**Activity**
Every entry below is to be copied exactly, with nothing left out.
━━━ Material to process
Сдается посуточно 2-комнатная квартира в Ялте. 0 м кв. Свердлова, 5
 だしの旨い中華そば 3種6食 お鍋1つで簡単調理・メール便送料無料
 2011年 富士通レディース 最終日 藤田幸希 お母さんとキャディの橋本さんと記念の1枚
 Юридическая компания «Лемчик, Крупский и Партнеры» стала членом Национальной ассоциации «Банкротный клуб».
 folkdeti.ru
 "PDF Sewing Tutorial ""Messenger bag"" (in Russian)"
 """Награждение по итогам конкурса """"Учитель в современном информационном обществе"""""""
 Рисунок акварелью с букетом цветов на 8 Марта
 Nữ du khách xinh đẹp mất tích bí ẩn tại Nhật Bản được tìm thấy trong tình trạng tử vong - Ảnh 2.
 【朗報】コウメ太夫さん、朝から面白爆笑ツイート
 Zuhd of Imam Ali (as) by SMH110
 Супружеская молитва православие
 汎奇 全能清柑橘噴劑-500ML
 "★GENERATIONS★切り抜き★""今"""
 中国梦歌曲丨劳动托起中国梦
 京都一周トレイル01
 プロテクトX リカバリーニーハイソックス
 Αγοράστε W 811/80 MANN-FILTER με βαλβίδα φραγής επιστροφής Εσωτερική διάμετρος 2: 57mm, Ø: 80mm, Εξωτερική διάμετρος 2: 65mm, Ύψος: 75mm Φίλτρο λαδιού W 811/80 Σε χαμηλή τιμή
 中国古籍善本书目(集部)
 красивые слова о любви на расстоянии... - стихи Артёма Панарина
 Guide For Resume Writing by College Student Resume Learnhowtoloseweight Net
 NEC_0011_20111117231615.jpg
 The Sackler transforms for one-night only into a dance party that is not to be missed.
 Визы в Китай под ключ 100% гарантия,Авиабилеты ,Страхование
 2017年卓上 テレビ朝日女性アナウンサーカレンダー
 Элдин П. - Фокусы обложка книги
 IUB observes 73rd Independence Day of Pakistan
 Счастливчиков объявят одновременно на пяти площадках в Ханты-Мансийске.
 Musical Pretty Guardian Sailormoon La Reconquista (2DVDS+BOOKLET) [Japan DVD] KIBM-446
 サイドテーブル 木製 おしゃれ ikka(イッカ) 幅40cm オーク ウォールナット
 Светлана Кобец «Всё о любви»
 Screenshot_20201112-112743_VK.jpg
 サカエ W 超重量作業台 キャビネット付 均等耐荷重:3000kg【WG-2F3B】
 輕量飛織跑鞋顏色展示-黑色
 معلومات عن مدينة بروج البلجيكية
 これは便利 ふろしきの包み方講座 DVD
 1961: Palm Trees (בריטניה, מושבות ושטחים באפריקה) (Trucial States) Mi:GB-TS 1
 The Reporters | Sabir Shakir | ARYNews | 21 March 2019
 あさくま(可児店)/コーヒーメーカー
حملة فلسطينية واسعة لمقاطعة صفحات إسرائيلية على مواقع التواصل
━━━━━━
**Expected answer**
Сдается посуточно 2-комнатная квартира в Ялте. 0 м кв. Свердлова, 5
 だしの旨い中華そば 3種6食 お鍋1つで簡単調理・メール便送料無料
 2011年 富士通レディース 最終日 藤田幸希 お母さんとキャディの橋本さんと記念の1枚
 Юридическая компания «Лемчик, Крупский и Партнеры» стала членом Национальной ассоциации «Банкротный клуб».
 folkdeti.ru
 "PDF Sewing Tutorial ""Messenger bag"" (in Russian)"
 """Награждение по итогам конкурса """"Учитель в современном информационном обществе"""""""
 Рисунок акварелью с букетом цветов на 8 Марта
 Nữ du khách xinh đẹp mất tích bí ẩn tại Nhật Bản được tìm thấy trong tình trạng tử vong - Ảnh 2.
 【朗報】コウメ太夫さん、朝から面白爆笑ツイート
 Zuhd of Imam Ali (as) by SMH110
 Супружеская молитва православие
 汎奇 全能清柑橘噴劑-500ML
 "★GENERATIONS★切り抜き★""今"""
 中国梦歌曲丨劳动托起中国梦
 京都一周トレイル01
 プロテクトX リカバリーニーハイソックス
 Αγοράστε W 811/80 MANN-FILTER με βαλβίδα φραγής επιστροφής Εσωτερική διάμετρος 2: 57mm, Ø: 80mm, Εξωτερική διάμετρος 2: 65mm, Ύψος: 75mm Φίλτρο λαδιού W 811/80 Σε χαμηλή τιμή
 中国古籍善本书目(集部)
 красивые слова о любви на расстоянии... - стихи Артёма Панарина
 Guide For Resume Writing by College Student Resume Learnhowtoloseweight Net
 NEC_0011_20111117231615.jpg
 The Sackler transforms for one-night only into a dance party that is not to be missed.
 Визы в Китай под ключ 100% гарантия,Авиабилеты ,Страхование
 2017年卓上 テレビ朝日女性アナウンサーカレンダー
 Элдин П. - Фокусы обложка книги
 IUB observes 73rd Independence Day of Pakistan
 Счастливчиков объявят одновременно на пяти площадках в Ханты-Мансийске.
 Musical Pretty Guardian Sailormoon La Reconquista (2DVDS+BOOKLET) [Japan DVD] KIBM-446
 サイドテーブル 木製 おしゃれ ikka(イッカ) 幅40cm オーク ウォールナット
 Светлана Кобец «Всё о любви»
 Screenshot_20201112-112743_VK.jpg
 サカエ W 超重量作業台 キャビネット付 均等耐荷重:3000kg【WG-2F3B】
 輕量飛織跑鞋顏色展示-黑色
 معلومات عن مدينة بروج البلجيكية
 これは便利 ふろしきの包み方講座 DVD
 1961: Palm Trees (בריטניה, מושבות ושטחים באפריקה) (Trucial States) Mi:GB-TS 1
 The Reporters | Sabir Shakir | ARYNews | 21 March 2019
 あさくま(可児店)/コーヒーメーカー
حملة فلسطينية واسعة لمقاطعة صفحات إسرائيلية على مواقع التواصل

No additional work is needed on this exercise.